All of these efficiencies are summed up by Rao in what he calls a kind of Moore’s Law of network acceleration. Moore’s Law is the empirical rule of semiconductors which basically postulated that the amount of transistors in a chip would double every 18 months, at constant cost. It was this economic miracle that made possible the PC revolution, then the smartphone revolution.

In Rao’s version, neural networks can become four times faster with each generation, simply by applying the tricks of the calculation with the MosaicML Composer tool.

The market for training AI models on business data

Such an approach allows us to draw several surprising lessons. First, contrary to the belief that machine learning forms of AI require massive amounts of data, it may be that smaller datasets can perform well if applied in the optimal balance between data and the model, like the work of DeepMind. In other words, really big data might not be the best.

Unlike gigantic neural networks generic such as GPT-3, which is trained on everything on the Internet, smaller networks can be the repository of a company’s unique knowledge of its domain.

“Our infrastructure almost becomes the background for building these kinds of networks on people’s data,” Rao explained. “And that’s why people have to build their own models.”

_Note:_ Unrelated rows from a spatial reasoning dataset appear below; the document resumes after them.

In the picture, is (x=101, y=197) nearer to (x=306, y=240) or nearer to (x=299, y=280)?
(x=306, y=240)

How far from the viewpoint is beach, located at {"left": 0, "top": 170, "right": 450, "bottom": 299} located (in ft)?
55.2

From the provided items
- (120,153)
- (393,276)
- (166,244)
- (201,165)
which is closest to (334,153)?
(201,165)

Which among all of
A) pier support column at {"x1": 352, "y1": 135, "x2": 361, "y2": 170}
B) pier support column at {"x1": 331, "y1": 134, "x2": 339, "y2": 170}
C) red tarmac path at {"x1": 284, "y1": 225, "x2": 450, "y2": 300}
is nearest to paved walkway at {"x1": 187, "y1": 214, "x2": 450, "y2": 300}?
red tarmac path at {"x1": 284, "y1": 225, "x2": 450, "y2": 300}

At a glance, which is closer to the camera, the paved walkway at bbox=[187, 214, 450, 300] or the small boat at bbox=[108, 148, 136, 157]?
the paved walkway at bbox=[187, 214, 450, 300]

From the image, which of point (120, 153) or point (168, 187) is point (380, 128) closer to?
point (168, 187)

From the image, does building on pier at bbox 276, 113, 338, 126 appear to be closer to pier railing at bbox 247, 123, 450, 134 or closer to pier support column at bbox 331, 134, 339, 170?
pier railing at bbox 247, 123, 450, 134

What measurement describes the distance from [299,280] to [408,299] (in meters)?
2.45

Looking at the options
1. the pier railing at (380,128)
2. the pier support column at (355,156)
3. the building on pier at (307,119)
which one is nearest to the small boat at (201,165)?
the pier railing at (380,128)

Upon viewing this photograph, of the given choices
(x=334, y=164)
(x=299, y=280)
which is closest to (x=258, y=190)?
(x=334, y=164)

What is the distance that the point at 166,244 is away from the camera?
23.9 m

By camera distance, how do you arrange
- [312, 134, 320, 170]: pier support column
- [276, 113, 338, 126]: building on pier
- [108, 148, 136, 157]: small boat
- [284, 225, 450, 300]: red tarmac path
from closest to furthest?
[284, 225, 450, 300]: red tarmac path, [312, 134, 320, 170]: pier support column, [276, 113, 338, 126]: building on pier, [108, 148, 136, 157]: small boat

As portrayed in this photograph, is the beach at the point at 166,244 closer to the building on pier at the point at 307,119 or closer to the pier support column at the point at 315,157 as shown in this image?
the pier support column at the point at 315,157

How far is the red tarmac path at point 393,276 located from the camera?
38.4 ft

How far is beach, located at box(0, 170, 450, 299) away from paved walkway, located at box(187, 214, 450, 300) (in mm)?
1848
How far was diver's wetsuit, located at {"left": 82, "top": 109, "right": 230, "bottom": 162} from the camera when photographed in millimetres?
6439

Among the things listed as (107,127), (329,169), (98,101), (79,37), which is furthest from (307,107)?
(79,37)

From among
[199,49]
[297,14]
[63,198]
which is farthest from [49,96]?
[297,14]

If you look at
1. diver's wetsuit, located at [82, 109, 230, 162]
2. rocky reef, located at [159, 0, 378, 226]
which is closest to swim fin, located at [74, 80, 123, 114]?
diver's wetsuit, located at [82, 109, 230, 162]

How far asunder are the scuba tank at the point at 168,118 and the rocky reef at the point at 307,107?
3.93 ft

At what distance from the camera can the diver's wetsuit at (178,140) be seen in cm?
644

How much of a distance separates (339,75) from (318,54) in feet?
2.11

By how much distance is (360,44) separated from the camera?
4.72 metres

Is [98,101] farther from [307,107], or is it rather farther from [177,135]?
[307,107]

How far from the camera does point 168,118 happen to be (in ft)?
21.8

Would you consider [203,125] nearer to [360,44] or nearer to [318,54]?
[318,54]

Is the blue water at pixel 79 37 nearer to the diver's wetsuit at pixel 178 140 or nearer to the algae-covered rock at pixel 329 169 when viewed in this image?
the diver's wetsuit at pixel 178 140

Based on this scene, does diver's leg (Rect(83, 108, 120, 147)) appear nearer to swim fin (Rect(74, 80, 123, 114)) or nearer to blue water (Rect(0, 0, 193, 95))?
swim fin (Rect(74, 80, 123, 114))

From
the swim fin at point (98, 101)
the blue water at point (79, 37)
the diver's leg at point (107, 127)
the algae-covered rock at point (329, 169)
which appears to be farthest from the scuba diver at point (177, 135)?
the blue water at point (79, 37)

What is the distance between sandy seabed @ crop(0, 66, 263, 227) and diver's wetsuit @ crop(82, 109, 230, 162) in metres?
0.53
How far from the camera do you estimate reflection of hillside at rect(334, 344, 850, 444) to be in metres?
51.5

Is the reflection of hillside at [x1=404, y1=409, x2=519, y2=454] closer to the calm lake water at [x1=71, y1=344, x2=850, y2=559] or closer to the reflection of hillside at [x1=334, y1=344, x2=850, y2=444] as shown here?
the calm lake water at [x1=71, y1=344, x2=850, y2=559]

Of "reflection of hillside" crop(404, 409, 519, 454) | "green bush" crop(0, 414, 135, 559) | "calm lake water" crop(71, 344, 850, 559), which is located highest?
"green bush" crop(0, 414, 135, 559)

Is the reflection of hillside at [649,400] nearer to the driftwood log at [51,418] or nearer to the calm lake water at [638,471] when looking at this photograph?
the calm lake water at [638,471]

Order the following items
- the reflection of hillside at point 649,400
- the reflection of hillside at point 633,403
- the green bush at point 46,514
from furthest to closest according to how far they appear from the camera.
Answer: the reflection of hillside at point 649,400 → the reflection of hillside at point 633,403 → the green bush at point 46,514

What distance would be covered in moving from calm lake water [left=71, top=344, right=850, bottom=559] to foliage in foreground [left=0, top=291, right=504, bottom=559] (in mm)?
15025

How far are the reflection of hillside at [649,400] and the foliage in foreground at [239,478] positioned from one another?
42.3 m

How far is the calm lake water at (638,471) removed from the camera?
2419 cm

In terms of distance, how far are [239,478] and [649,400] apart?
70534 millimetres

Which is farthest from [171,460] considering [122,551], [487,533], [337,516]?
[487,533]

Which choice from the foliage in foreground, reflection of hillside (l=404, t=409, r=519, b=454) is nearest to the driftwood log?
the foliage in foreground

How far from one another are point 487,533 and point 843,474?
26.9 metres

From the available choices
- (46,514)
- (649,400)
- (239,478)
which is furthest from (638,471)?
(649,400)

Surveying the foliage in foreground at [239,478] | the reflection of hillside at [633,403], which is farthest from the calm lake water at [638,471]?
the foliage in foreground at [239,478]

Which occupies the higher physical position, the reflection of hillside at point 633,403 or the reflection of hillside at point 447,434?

“If you’re a bank or an intelligence agency, you can’t use GPT-3 because it was trained on Reddit, it trained a bunch of data that might even contain personally identifiable information, and it could contain data that has not been explicitly authorized for use,” Rao said.

Open source LLMs

It is for this reason that MosaicML participated in the campaign to make open-source models of large language models available, so that customers know what kind of program is acting on their data. It’s a view shared by other generative AI leaders, such as Stability.ai Founder and CEO Emad Mostaque, who told ZDNET in May, “It’s impossible to use models black box” for the world’s most valuable data, including corporate data.

Last Thursday, MosaicML released its latest version of a language model containing 30 billion parameters, or neural weights, called MPT-30B, as open source. The company claims that MPT-30B surpasses the quality of OpenAI’s GPT-3. Since the company released its language models as open source in early May, it has seen more than two million language model downloads.